Jakarta, Lontar.id – Dari malam ke pagi, para Pekerja Seks Komersial (PSK) seakan tak berhenti menjajakan dirinya. Ada banyak lokasi di Jakarta yang mudah terdeteksi hanya dengan aplikasi messenger. Contohnya, saat tim Lontar.id mengaktifkan aplikasi pertemanan WeChat pertengahan Februari 2019 lalu di apartemen Kalibata City (Kalcit), Jakarta Selatan. Pesan siar mereka langsung tersebar. Tawaran Open BO atau Booking Out/Order langsung menyasar.
Mereka punya slot. Mayoritas dari mereka, punya lima kesempatan per hari. Maksudnya, lima kali “main”. Rata-rata harga yang dipatoknya beragam.
Baca Juga: Membaca Assikalaibineng, Kitab Persetubuhan Bugis
Malam harinya, Tim mencoba untuk menghubungi mereka dan coba menerka, harga terendah dari sekali servis mereka dalam kamar. Penawaran pertama yang disodorkan yakni Rp1,5 juta.
Harga yang cukup besar bagi para pemuda biasa.
“Ini mah udah kecil, Kak. Ini sudah full servis,” begitu isi pesannya, saat sudah ditawar, saat tim bilang kalau itu kemahalan.

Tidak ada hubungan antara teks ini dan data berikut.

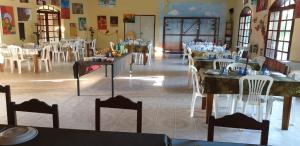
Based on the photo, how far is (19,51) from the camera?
309 inches

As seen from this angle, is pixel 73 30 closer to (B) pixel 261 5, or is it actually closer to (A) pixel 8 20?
(A) pixel 8 20

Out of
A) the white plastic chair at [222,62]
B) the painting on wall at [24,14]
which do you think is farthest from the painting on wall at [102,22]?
the white plastic chair at [222,62]

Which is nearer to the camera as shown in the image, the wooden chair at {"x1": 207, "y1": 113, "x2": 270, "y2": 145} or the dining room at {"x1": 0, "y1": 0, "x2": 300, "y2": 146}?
the wooden chair at {"x1": 207, "y1": 113, "x2": 270, "y2": 145}

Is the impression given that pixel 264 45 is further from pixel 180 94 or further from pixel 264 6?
pixel 180 94

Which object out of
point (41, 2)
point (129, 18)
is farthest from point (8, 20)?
point (129, 18)

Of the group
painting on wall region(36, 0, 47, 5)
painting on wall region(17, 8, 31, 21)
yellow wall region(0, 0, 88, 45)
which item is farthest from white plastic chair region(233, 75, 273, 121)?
painting on wall region(36, 0, 47, 5)

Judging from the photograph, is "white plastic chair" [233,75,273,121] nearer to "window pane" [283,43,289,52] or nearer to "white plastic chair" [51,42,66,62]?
"window pane" [283,43,289,52]

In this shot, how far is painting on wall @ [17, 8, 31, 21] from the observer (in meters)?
9.77

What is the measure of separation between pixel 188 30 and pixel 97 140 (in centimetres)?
1257

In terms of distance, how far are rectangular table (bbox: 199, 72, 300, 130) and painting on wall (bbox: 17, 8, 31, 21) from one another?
8555 mm

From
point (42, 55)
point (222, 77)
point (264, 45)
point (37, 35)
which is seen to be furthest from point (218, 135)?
point (37, 35)

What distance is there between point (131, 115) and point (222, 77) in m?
1.67

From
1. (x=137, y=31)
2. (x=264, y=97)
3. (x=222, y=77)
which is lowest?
(x=264, y=97)

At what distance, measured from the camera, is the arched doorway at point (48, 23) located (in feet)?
36.7
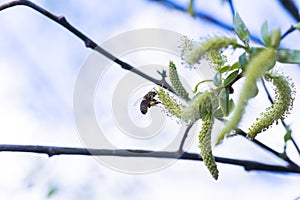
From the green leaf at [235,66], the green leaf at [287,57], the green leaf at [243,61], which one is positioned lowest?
the green leaf at [235,66]

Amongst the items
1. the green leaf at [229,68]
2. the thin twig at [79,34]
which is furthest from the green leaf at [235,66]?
the thin twig at [79,34]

Akhirnya, tim terus-menerus membujuknya sampai dapat titik terendah. Tentu saja dengan berdiskusi dengan orang-orang yang tinggal di sekitar, atau yang sering mengunjungi Kalcit untuk sekadar kongko, atau ikut bertualang asmara semalam.

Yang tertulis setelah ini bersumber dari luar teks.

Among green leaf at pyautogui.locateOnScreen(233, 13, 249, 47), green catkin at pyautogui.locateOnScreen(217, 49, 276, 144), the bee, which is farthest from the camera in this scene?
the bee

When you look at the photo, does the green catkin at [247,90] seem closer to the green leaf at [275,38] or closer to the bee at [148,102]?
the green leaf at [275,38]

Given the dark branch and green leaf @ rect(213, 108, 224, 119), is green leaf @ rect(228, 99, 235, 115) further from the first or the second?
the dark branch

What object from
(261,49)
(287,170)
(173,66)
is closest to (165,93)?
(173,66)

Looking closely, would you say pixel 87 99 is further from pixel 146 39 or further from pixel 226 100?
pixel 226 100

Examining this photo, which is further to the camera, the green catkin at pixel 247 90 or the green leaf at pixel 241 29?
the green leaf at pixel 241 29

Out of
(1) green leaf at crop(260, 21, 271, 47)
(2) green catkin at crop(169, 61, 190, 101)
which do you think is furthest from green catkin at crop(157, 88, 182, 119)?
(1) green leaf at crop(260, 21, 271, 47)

“Rp300 ribu paling rendah, kawan.”
Seorang sumber yang sering memakai jasa para perempuan tunasusila menjelaskan hal itu pada tim. Hanya itu. Ia tidak menjelaskan lebih lanjut soal aturan main saat sudah sepakat soal harga.
Baca Juga: Pengalaman Saya Mendapatkan Pelecehan Seksual di Tanah Suci
Tim akhirnya mendapat data awal dan langsung mencoba untuk mengecek kebenaran informasi. Benar saja, tak butuh waktu lama untuk negosiasi harga. Namanya inisial D, ia bilang malam itu tim menjadi pelanggan terakhir.
Dari BeeTalk, WeChat, Hingga MiChat
Pola transaksi di Kalcit juga terus berubah seiring terungkapnya praktik prostitusi di sana. Jika sebelumnya para Muncikari dan PSK menggunakan aplikasi messenger BeeTalk dan WeChat, maka kini aplikasi MiChat jadi pelarian selanjutnya. Sebab, rentetan razia dan pengungkapan prostitusi di apartemen Kalcit sudah ‘terbaca’ lewat apllikasi Beetalk dan WeChat.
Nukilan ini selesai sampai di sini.